How to enable slurm services

lnicola · January 23, 2018, 9:22am

So slurmdbd is now running, but slurmctld is not. Can you check /var/log/slurm/slurm.log?

brentf · January 24, 2018, 3:39am

Hello,

Here is the result:

[2018-01-23T11:57:25.355] layouts: no layout to initialize
[2018-01-23T11:57:25.448] layouts: loading entities/relations information
[2018-01-23T11:57:25.449] error: Could not open node state file /var/spool/slurm/node_state: No such file or directory
[2018-01-23T11:57:25.449] error: NOTE: Trying backup state save file. Information may be lost!
[2018-01-23T11:57:25.449] No node state file (/var/spool/slurm/node_state.old) to recover
[2018-01-23T11:57:25.449] error: Incomplete node data checkpoint file
[2018-01-23T11:57:25.449] Recovered state of 0 nodes
[2018-01-23T11:57:25.449] error: Could not open job state file /var/spool/slurm/job_state: No such file or directory
[2018-01-23T11:57:25.449] error: NOTE: Trying backup state save file. Jobs may be lost!
[2018-01-23T11:57:25.449] No job state file (/var/spool/slurm/job_state.old) to recover
[2018-01-23T11:57:25.456] cons_res: select_p_node_init
[2018-01-23T11:57:25.456] cons_res: preparing for 2 partitions
[2018-01-23T11:57:25.456] error: Could not open reservation state file /var/spool/slurm/resv_state: No such file or directory
[2018-01-23T11:57:25.456] error: NOTE: Trying backup state save file. Reservations may be lost
[2018-01-23T11:57:25.456] No reservation state file (/var/spool/slurm/resv_state.old) to recover
[2018-01-23T11:57:25.456] Recovered state of 0 reservations
[2018-01-23T11:57:25.456] error: Could not open trigger state file /var/spool/slurm/trigger_state: No such file or directory
[2018-01-23T11:57:25.456] error: NOTE: Trying backup state save file. Triggers may be lost!
[2018-01-23T11:57:25.456] No trigger state file (/var/spool/slurm/trigger_state.old) to recover
[2018-01-23T11:57:25.456] error: Incomplete trigger data checkpoint file
[2018-01-23T11:57:25.458] read_slurm_conf: backup_controller not specified.
[2018-01-23T11:57:25.458] Reinitializing job accounting state
[2018-01-23T11:57:25.458] Ending any jobs in accounting that were running when controller went down on
[2018-01-23T11:57:25.458] cons_res: select_p_reconfigure
[2018-01-23T11:57:25.458] cons_res: select_p_node_init
[2018-01-23T11:57:25.458] cons_res: preparing for 2 partitions
[2018-01-23T11:57:25.458] Running as primary controller
[2018-01-23T11:57:25.458] Registering slurmctld at port 6817 with slurmdbd.
[2018-01-23T11:57:25.579] error: slurmdbd: Issue with call DBD_REGISTER_CTLD(1434): 4294967295(This cluster hasn't been added to accounting yet)
[2018-01-23T11:57:25.579] fatal: You need to add this cluster to accounting if you want to enforce associations, or no jobs will ever run.

Regards.

lnicola · January 24, 2018, 9:25am

You might be able to fix that by running sudo sacctmgr add cluster sen2agri, but again, the installer should have done so. It’s really strange.

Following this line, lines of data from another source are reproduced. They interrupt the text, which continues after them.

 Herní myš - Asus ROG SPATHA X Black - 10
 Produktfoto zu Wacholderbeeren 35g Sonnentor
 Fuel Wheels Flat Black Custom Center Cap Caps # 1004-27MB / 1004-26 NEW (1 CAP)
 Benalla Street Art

brentf · January 25, 2018, 8:04am

Hello,

Actually, I was requested by my colleague to uninstall and reinstall sen2agri (for evaluation purposes) and it seemed that the slurm services are now running:

Screenshot at 2018-01-25 15-39-50

The same with mariadb:

Screenshot at 2018-01-25 15-54-47

But some error still occurs when I ran sudo cat /var/log/slurm/slurmdbd.log:

Screenshot at 2018-01-25 15-56-37

Regards.

lnicola · January 29, 2018, 3:15pm

Hi,

Maybe a restart will help, but – assuming that the configuration files are there and the install script was run – I don’t understand what could cause this error.

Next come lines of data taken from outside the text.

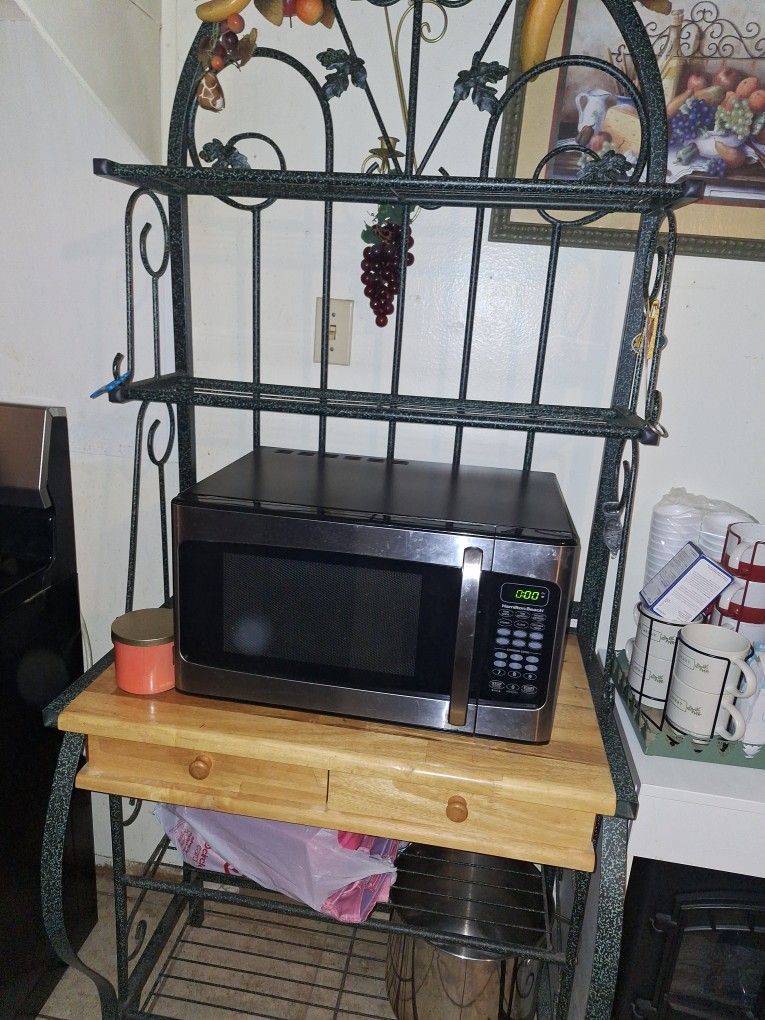 Kitchen Microwave Shelve 4 Tier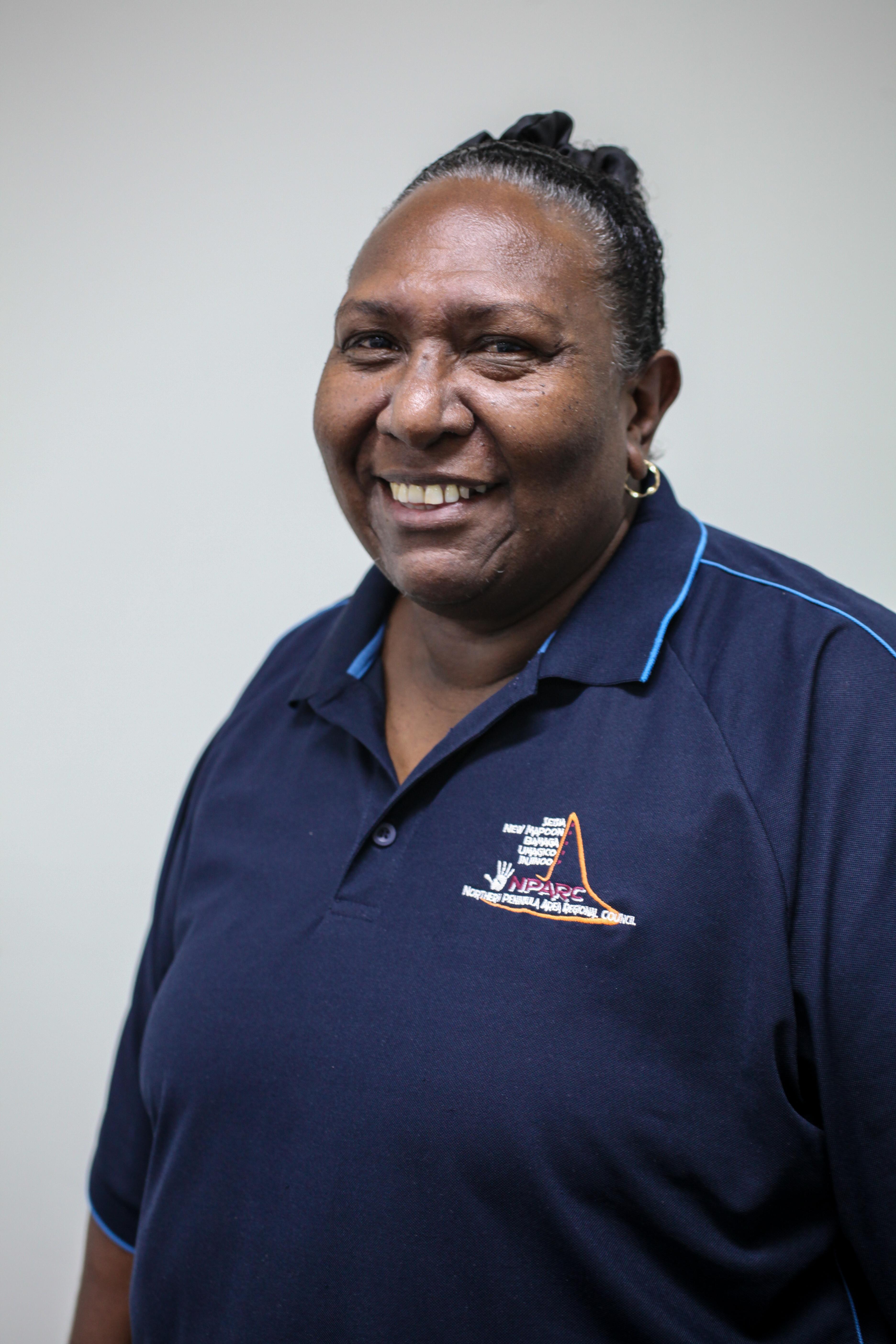 Councillor Mabalene Whap Seisia Division 5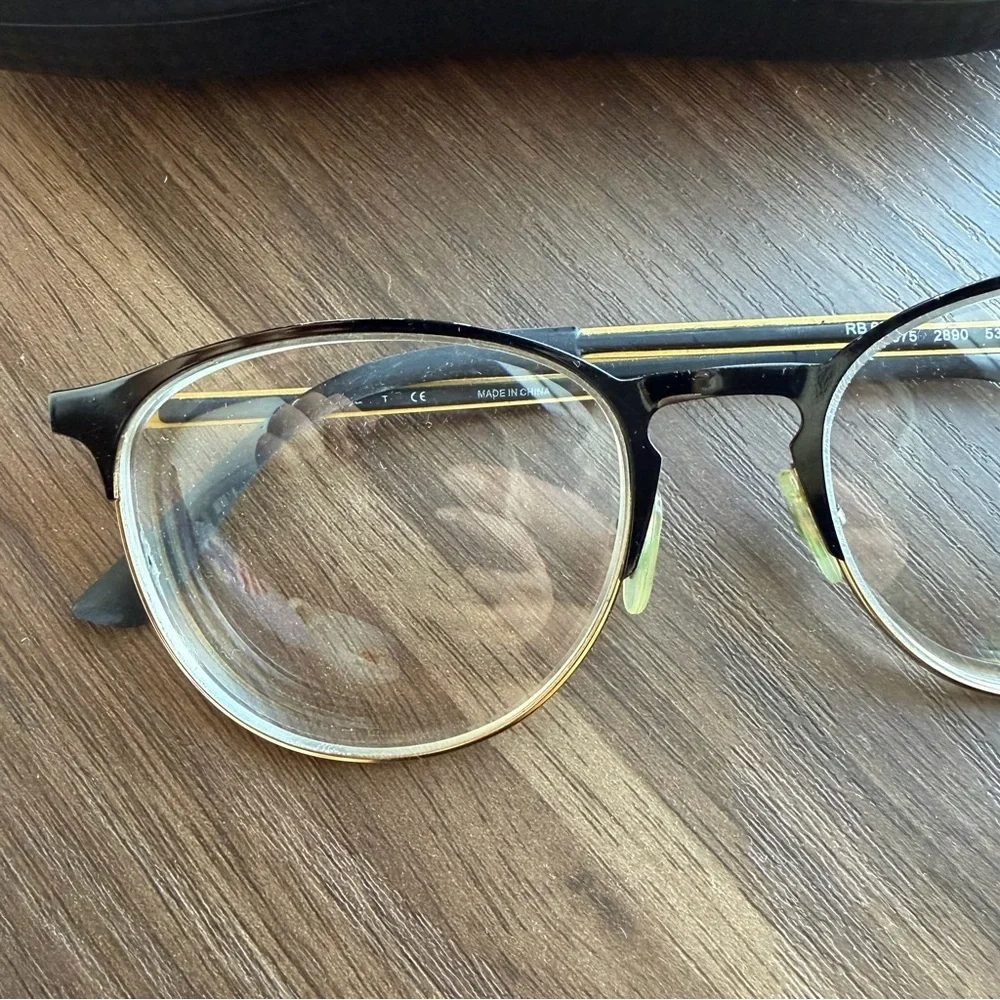 Ray Ban RB6375 Optics Glasses with case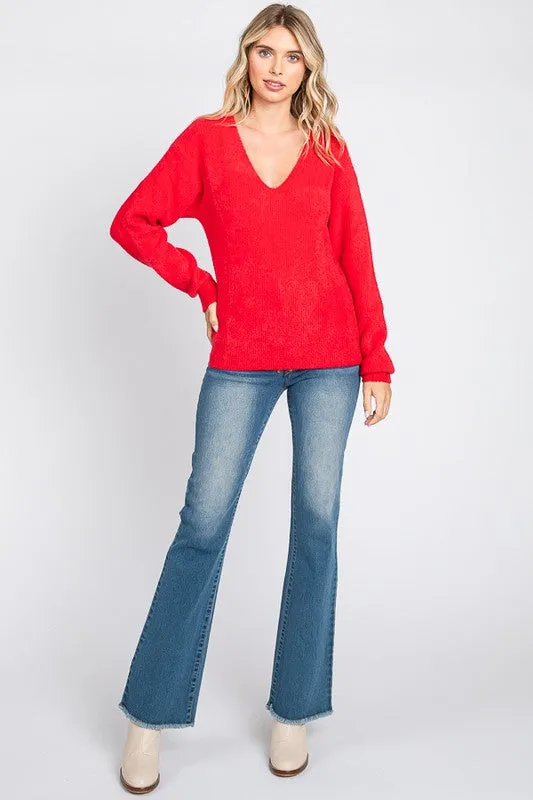 Cozy Knit Sweater - 20 $25 Sale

Innocturion · April 19, 2021, 6:01pm

Hi,

unfortunately I have to reopen this issue.

On sen2agri-2.0.3 this error occurs and we were not able to successfully run slurm from the install script.
The error message is always:
slurmdbd: Issue with call DBD_REGISTER_CTLD(1434): 4294967295(This cluster hasn’t been added to accounting yet)

On out test machine I manually reinitialized slurm services, cluster and qos registration and it somehow works now. I have no clue why. Any ideas?